ESA title
Science & Exploration

5 April

1146 views 1 likes
ESA / Science & Exploration / Space Science

2002: On 5 April 2002, scientists announced that asteroids in our Solar System might be more numerous than previously thought.

This finding was according to the first systematic search for these objects performed in the infrared, with ESA's Infrared Space Observatory, ISO.

The ISO Deep Asteroid Search indicates that there are between 1.1 million and 1.9 million 'space rocks' larger than one kilometre in diameter in the so-called 'main asteroid belt', about twice as many as previously believed.

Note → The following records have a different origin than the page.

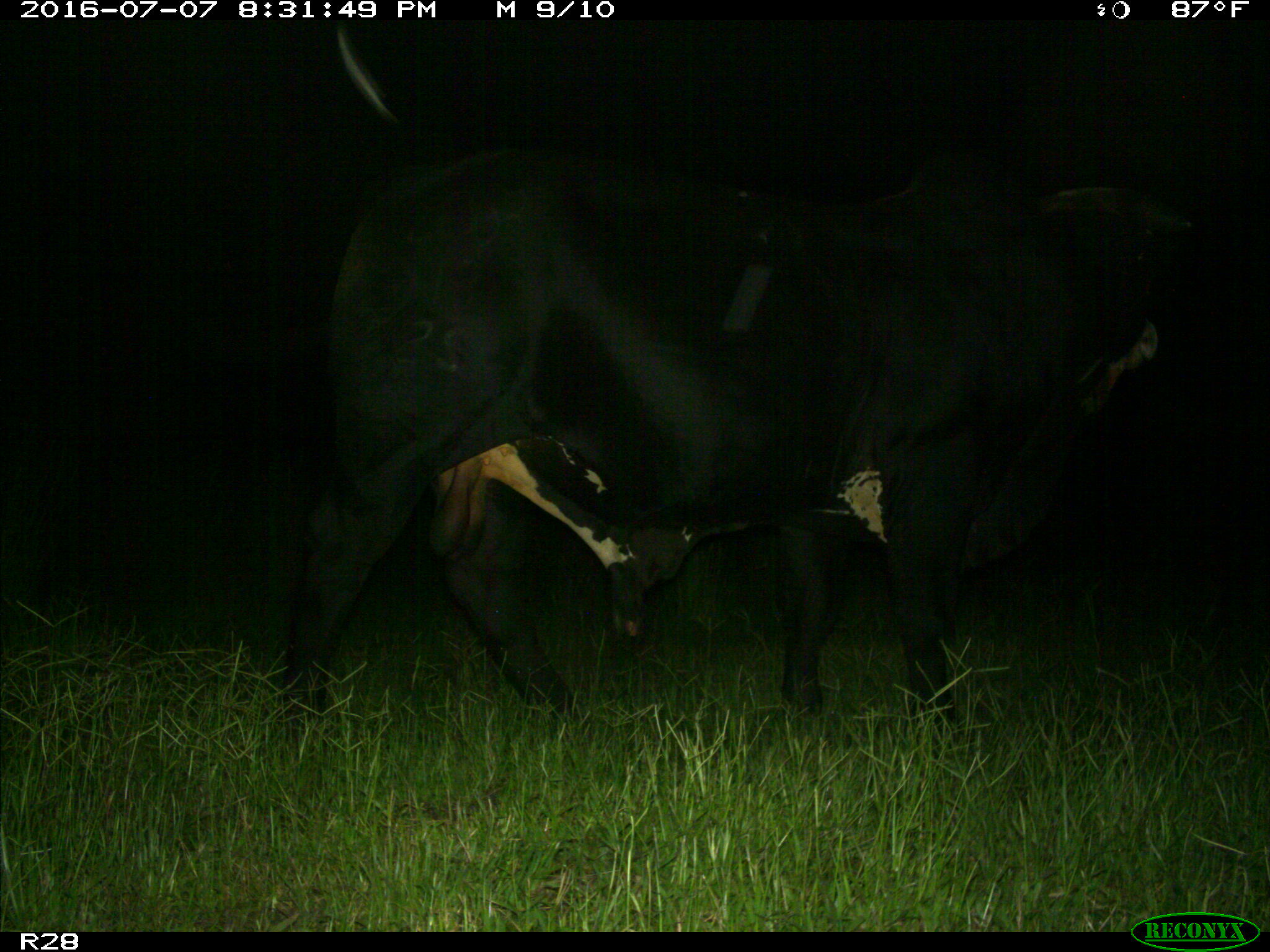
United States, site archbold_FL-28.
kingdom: Animalia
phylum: Chordata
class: Mammalia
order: Artiodactyla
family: Bovidae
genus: Bos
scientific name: Bos taurus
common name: domestic cow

Despite being in our own Solar System, asteroids can be more difficult to study than very distant galaxies. With sizes of up to one thousand kilometres in diameter, the brightness of these rocky objects may vary considerably in just a few minutes. The ISO Deep Asteroid Search (IDAS), the first systematic search for these objects performed in infrared light, focused on main-belt asteroids. Because it is impossible to simply point the telescope at the whole main belt and count, astronomers choose selected regions of the belt and then use a theoretical model to extrapolate the data to the whole belt.

Edward Tedesco and François-Xavier Desert observed their main belt selected areas in 1996 and 1997 with ESA's ISO. They found that in the middle region of the belt the density of asteroids was 160 asteroids larger than one kilometre per square degree - an area of the sky corresponding to that covered by four full moons as seen from Earth. Then, a model developed by Tedesco and the astronomers Alberto Cellino and Vincenzo Zappala allowed them to estimate the whole asteroid population in the main belt: between 1.1 million and 1.9 million asteroids with a diameter larger than 1 kilometre.

ESA's infrared space telescope, ISO, operated from November 1995 until May 1998. As an unprecedented observatory for infrared astronomy ISO made nearly 30 000 scientific observations.


1973: On 5 April 1973, NASA launched Pioneer 11. It followed its sister ship, Pioneer 10, to Jupiter in 1974. It made the first direct observations of Saturn in 1979 and studied energetic particles in the outer heliosphere.

The Pioneer 11 mission ended on 30 September 1995, when the last transmission from the spacecraft was received. There have been no communications with Pioneer 11 since. The Earth's motion has carried it out of the view of the spacecraft antenna. The spacecraft cannot be manoeuvred to point back at the Earth. It is not known whether the spacecraft is still transmitting a signal. No further tracks of Pioneer 11 are scheduled. The spacecraft is headed toward the constellation of Aquila (The Eagle), north west of the constellation of Sagittarius.

Pioneer 11 will pass near one of the stars in the constellation in about four million years.